◆ **Text for analysis**

Not from building agents. From Codeforces.

The loop had the same signature as an infinite recursion that passes the wrong state -- the agent was replaying the same action sequence, getting the same failure response, generating the same next action, replaying it again. From a graph perspective it was a cycle. From a DP perspective it was a subproblem that was never getting resolved because the memoization cache had the wrong key. From a CP perspective it was a classic: you're in the wrong state space and you don't know it yet.

I fixed it in ten minutes. Not because I knew the agent framework well. Because I'd spent years debugging the same class of problem in a different context.

I want to write about what actually transferred, because I think the connection between competitive programming and AI infrastructure engineering is deeper than "algorithms are useful" and nobody has said it precisely.


What Candidate Master actually means.

1900+ on Codeforces. Top 2-3% of competitive programmers globally. To get there you've solved a few thousand problems, competed in maybe 150+ rated contests, and developed a specific pattern: you look at a problem, spend the first five minutes just reading it, spend another five minutes classifying it, and then spend the rest of the time executing on a plan you're reasonably confident about.

The classification step is what matters. Is this graph theory? DP? Data structures? Greedy? Binary search on the answer? The algorithms themselves are not the skill -- they're prerequisites, the vocabulary. The skill is pattern recognition: which class of problem is this, and what's the fastest path from this formulation to a solution in that class.

◆ **Stored data**
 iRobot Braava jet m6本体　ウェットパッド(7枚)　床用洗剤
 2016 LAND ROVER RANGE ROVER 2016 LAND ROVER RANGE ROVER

◆ **Problem to solve**
In the piece on competitive programming and AI agents, retype everything from "I fixed it in" down to "Master actually means." word for word.

◆ **Task output**
I fixed it in ten minutes. Not because I knew the agent framework well. Because I'd spent years debugging the same class of problem in a different context.

I want to write about what actually transferred, because I think the connection between competitive programming and AI infrastructure engineering is deeper than "algorithms are useful" and nobody has said it precisely.


What Candidate Master actually means.